By Miriam Herold, Head of Research

With all the recent media about how much people will need in their super to retire comfortably, is it any wonder that there is so much confusion? And, with the recent release of the Retirement Income Review Consultation Paper, this topic will only garner more focus.

The reality of retirement drawdowns

A recent paper from the Actuaries Institute provides a rule of thumb to help retirees calculate their drawdown. However, the reality is quite different. Research from Centrepoint Alliance and Colonial First State platform data reveals that most retirees across all age cohorts are withdrawing within 0.5% of the minimum required. So, what are the reasons driving this behavior?

 a. Desire for wealth transfer

For some, the purpose of superannuation is not to fund their retirement but rather to provide their children with a large inheritance. A survey of Australian superannuation members found that 80% of people plan to leave an inheritance to their children. The result is that many people spend as little as possible in order to preserve their superannuation nest egg.

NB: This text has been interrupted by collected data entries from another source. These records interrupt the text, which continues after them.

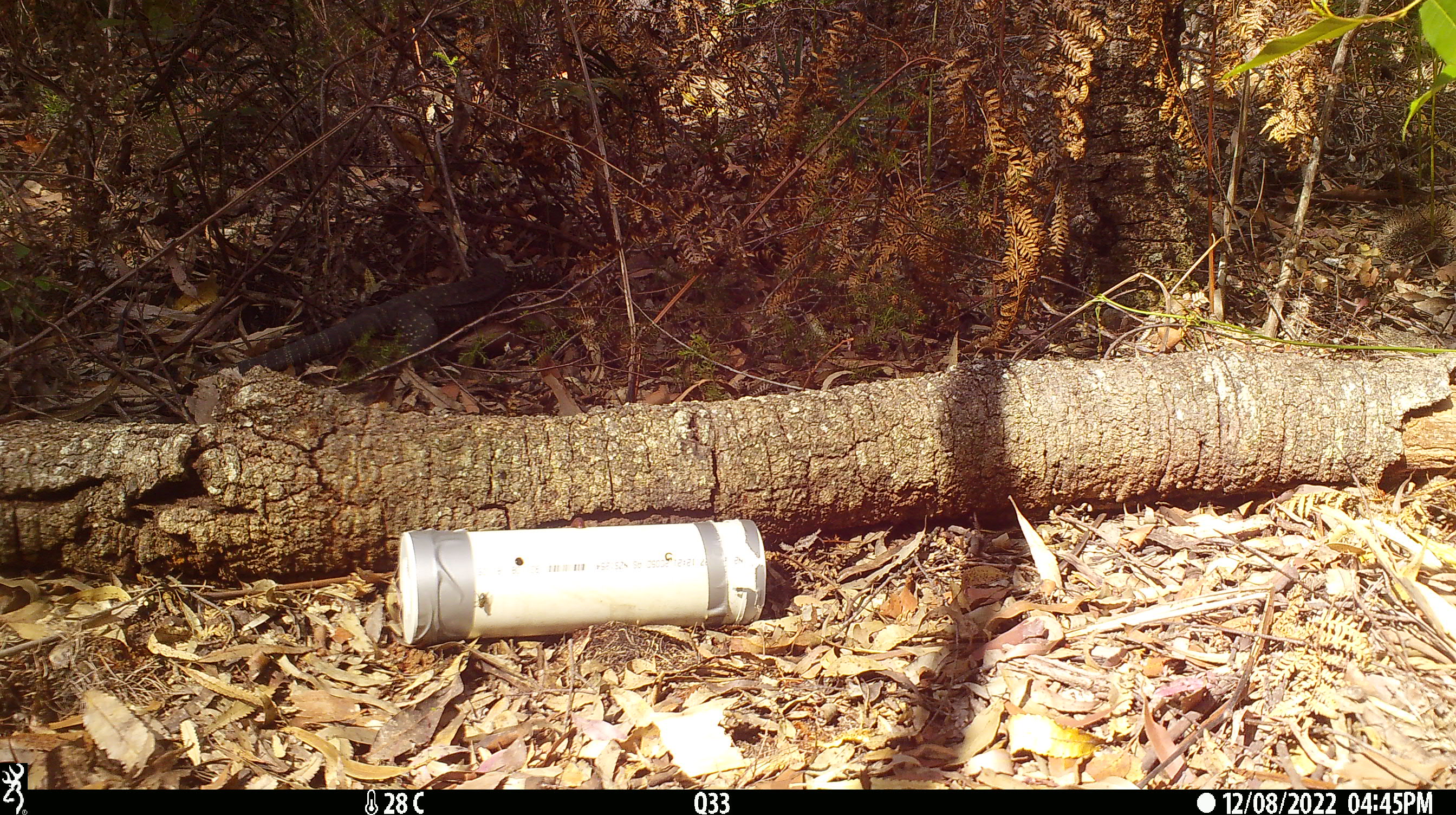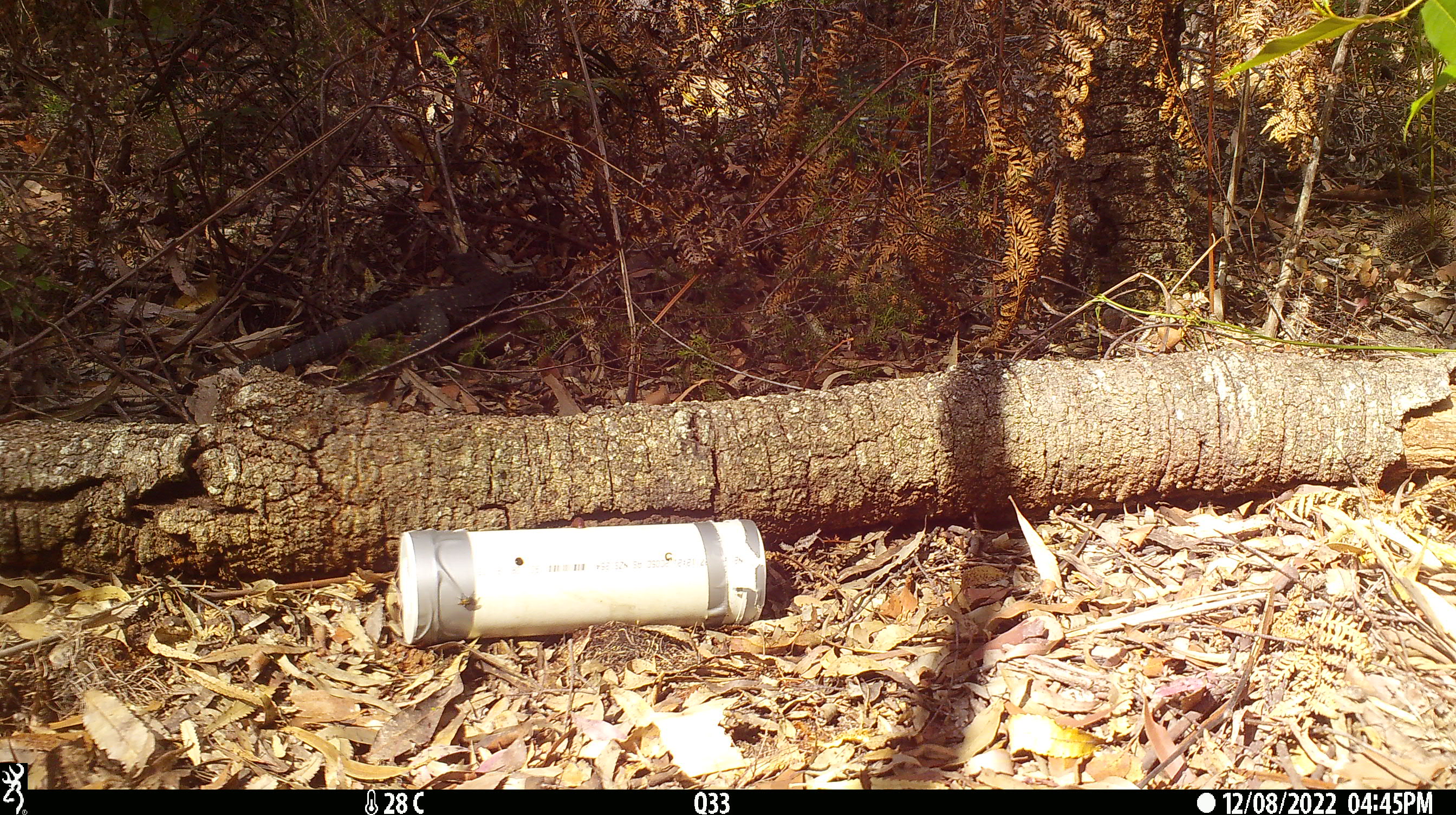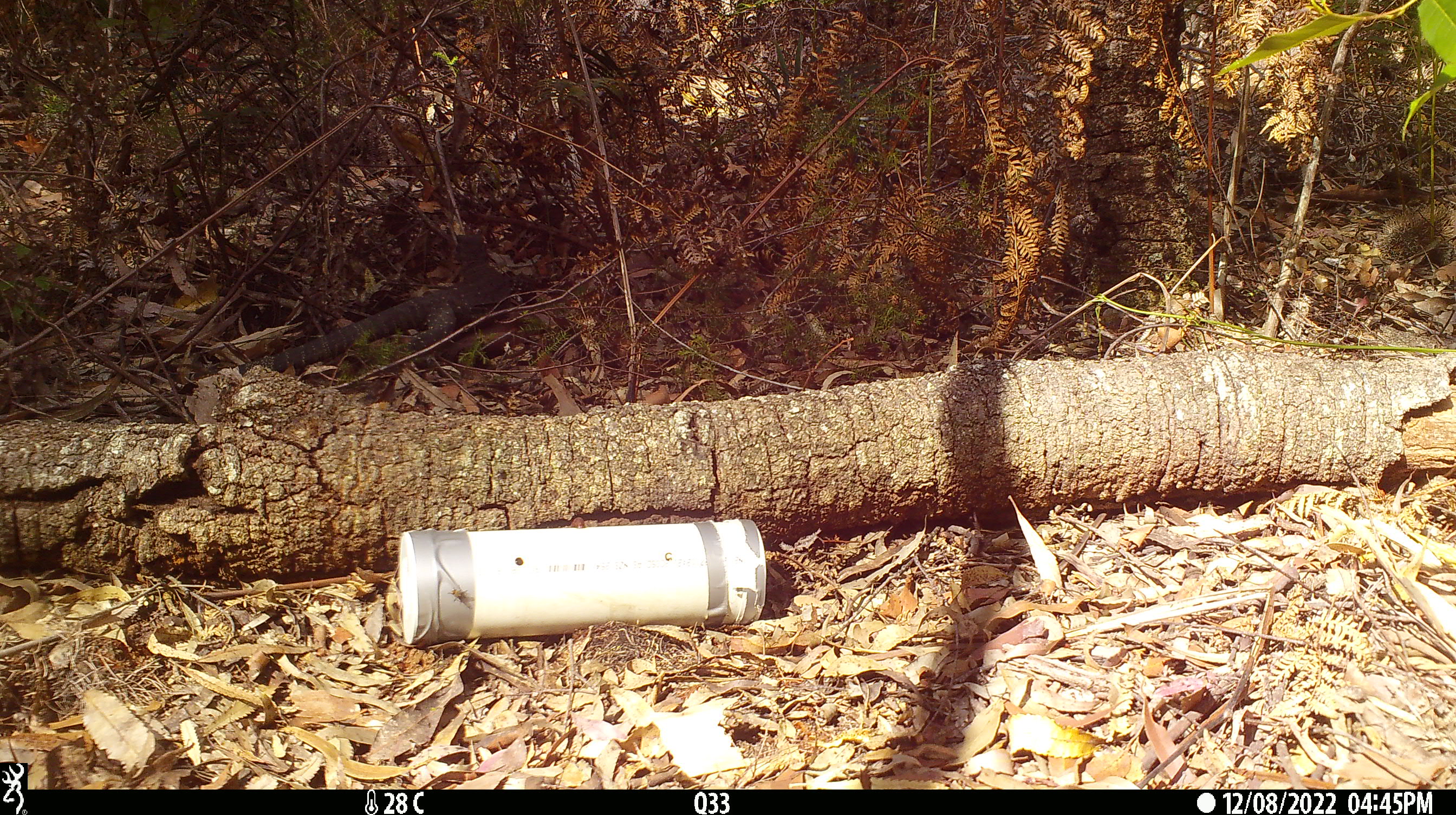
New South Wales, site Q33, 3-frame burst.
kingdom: Animalia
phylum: Chordata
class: Reptilia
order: Squamata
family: Varanidae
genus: Varanus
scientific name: Varanus varius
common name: lace monitor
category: goanna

 b. Fear driving frugality

For others, there is a fear that they may outlive their savings. This fear is partly based on the unknown – how long a person will live and the level of care and medical support they will need in the future. A Morningstar survey found that most Australians fear that they will run out of money in retirement. One of the reasons for this fear is the general confusion about how much they will have or need in retirement.

The role of the Financial Adviser

As people start planning and moving into retirement, they are looking for confidence that they aren’t going to run out of money. However, for advisers, their current plans are based on using volatility as the measure of risk in a portfolio.

Faced with different priorities, advisers need to have forward looking portfolios that enable them to provide solid advice based on realistic data. These models should take into account the variety of inputs required for any scenario, including contributions, types of annuity products, asset tests for pensions and benefits, and types of protection products.

These types of scenario models would allow advisers to focus on the objectives of their clients, providing advice on capital protection strategies to enable clients to enjoy their requirement lifestyle now and into the future.